Study on the electronics and structural properties of transition metal-doped La2Mo2O9.

Abstract

La2Mo2O9 is a potential electrolyte material for SOFC due to its higher oxygen conduction at high temperatures. However, La2Mo2O9 suffers from detrimental phase transition at high temperature from monoclinic α to cubic β phase. This phase transition can be prevented by lowering the temperature. However, lowering the temperature reduces the ionic conductivity. Substitution of transition metal on Mo site is the best strategy for the suppression of phase transition. In the present work, the effect of substituting element on different sites has been investigated. From the result, it is observed that the band gap increases with concentration of Er. For the assessment of mechanism behind the improved performance, the atomic insight is crucial.

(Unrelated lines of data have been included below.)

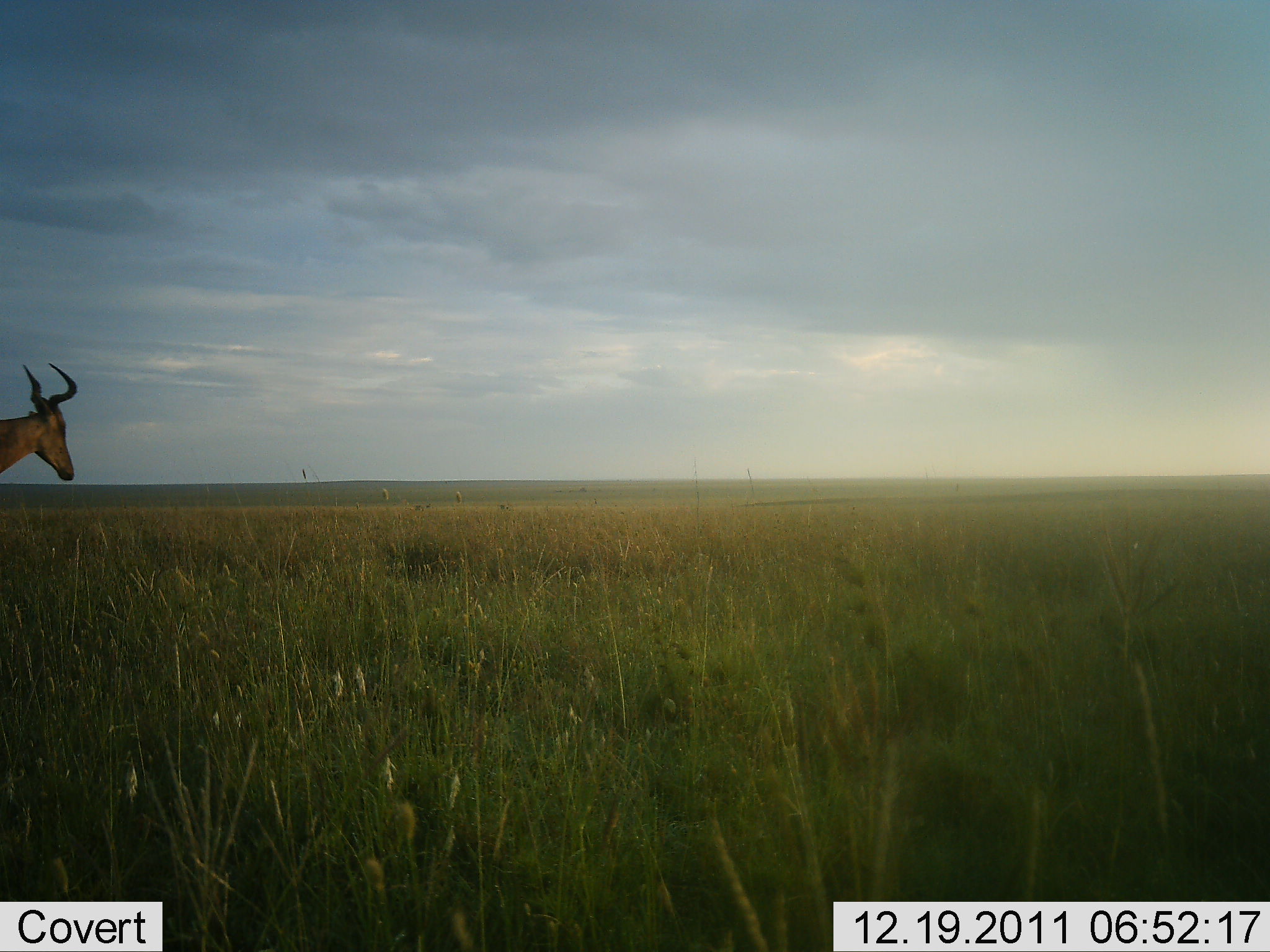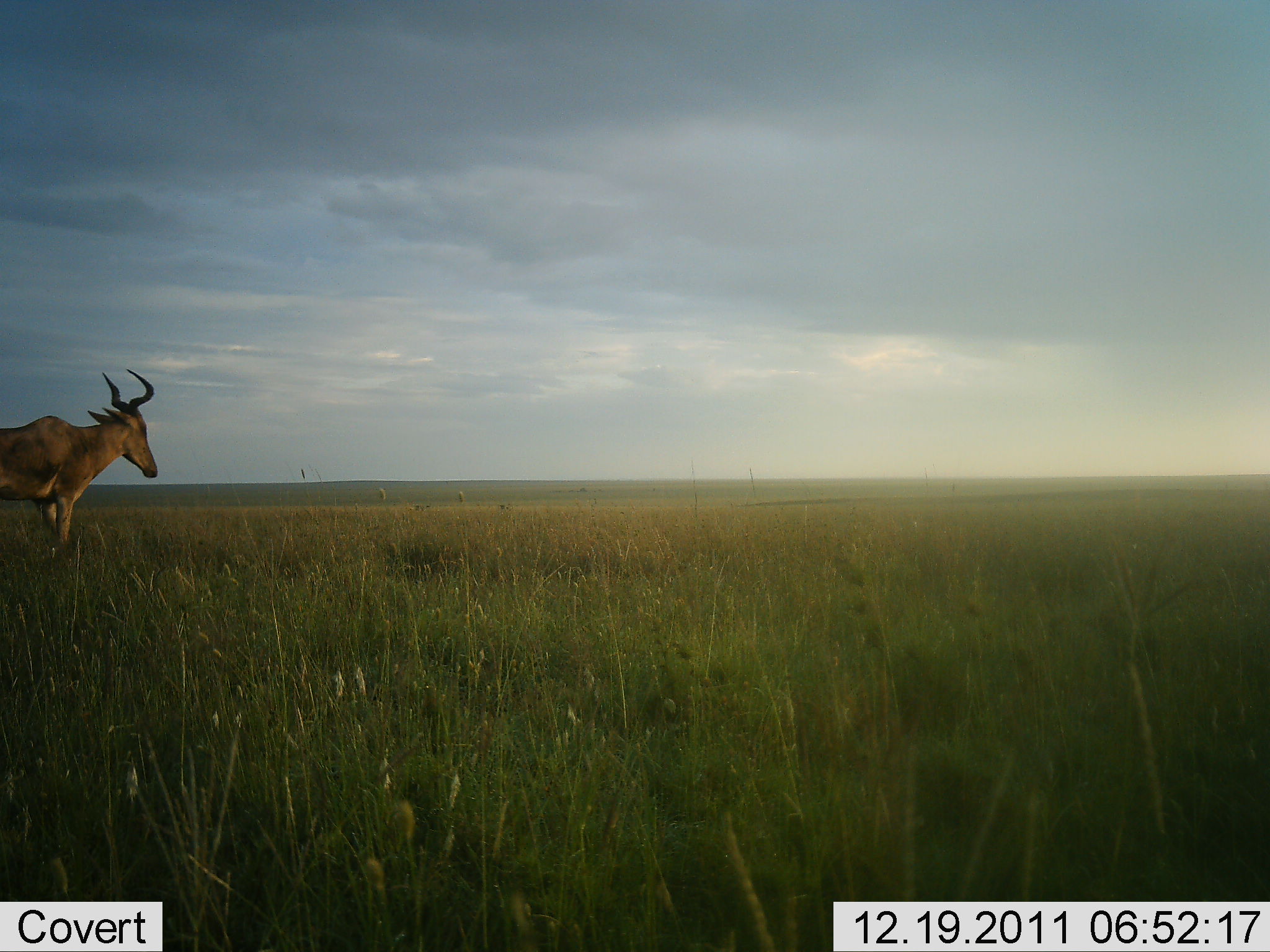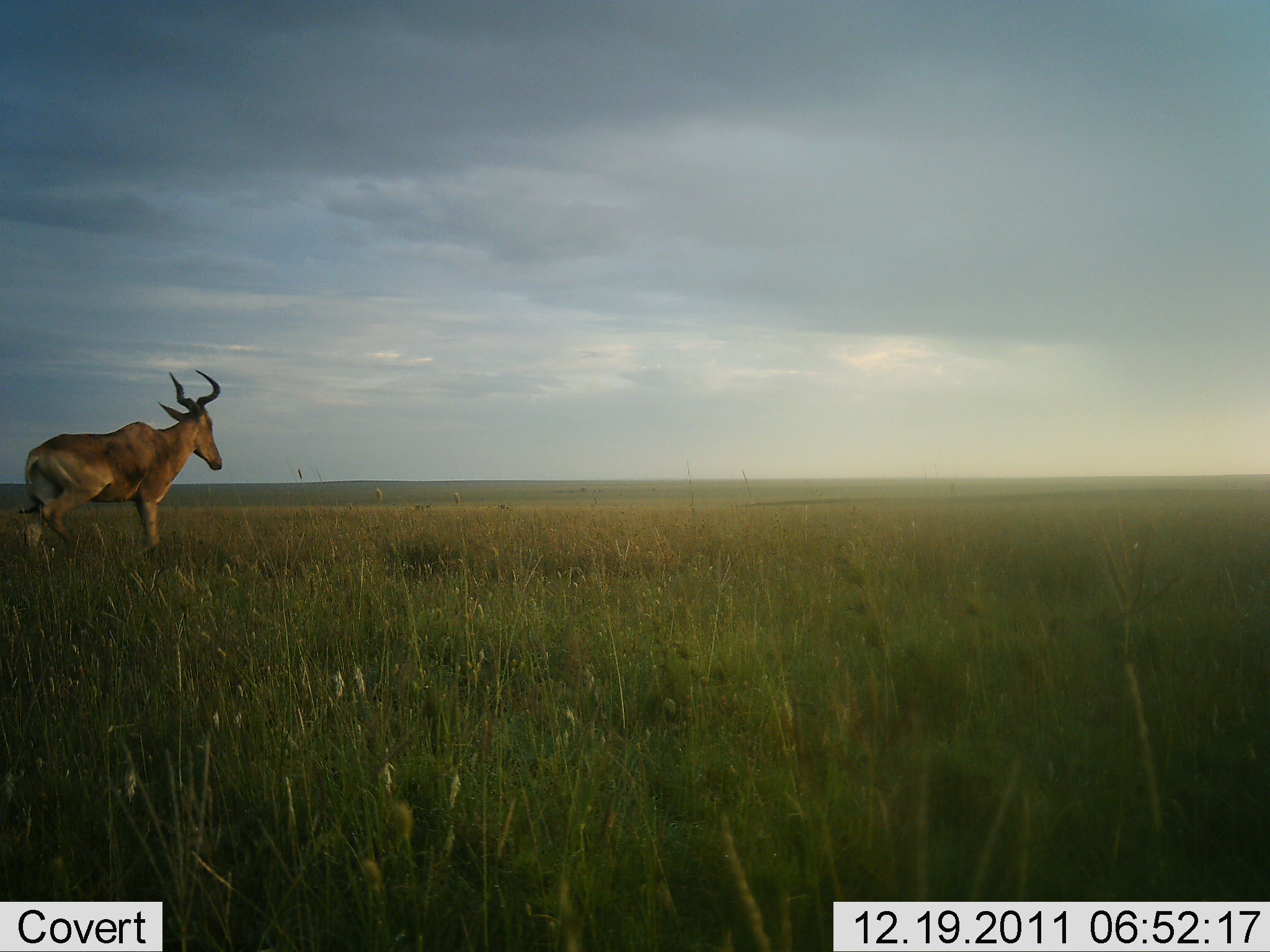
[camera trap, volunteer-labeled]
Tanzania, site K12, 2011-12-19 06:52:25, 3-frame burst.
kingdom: Animalia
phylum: Chordata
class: Mammalia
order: Artiodactyla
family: Bovidae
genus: Alcelaphus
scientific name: Alcelaphus buselaphus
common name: hartebeest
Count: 1.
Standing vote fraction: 14%.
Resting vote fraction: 0%.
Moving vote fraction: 93%.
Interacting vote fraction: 0%.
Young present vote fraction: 0%.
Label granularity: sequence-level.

For that, we have employed ab initio DFT calculation. We have used PBE and grimme d3 dispersion correction for the accuracy of evaluated band gap and electrochemical stability. All DFT calculations have been performed using Quantum ESPRESSO pwscf code's and for the assessment of thermodynamical stability of La2Mo2O9 and the doped structures, an alternative descriptor, the global instability index (GII), which is based on the bond valance sum approach implemented in SoftBV was used. All the visualizations were done by XCrySDen and VESTA open source software.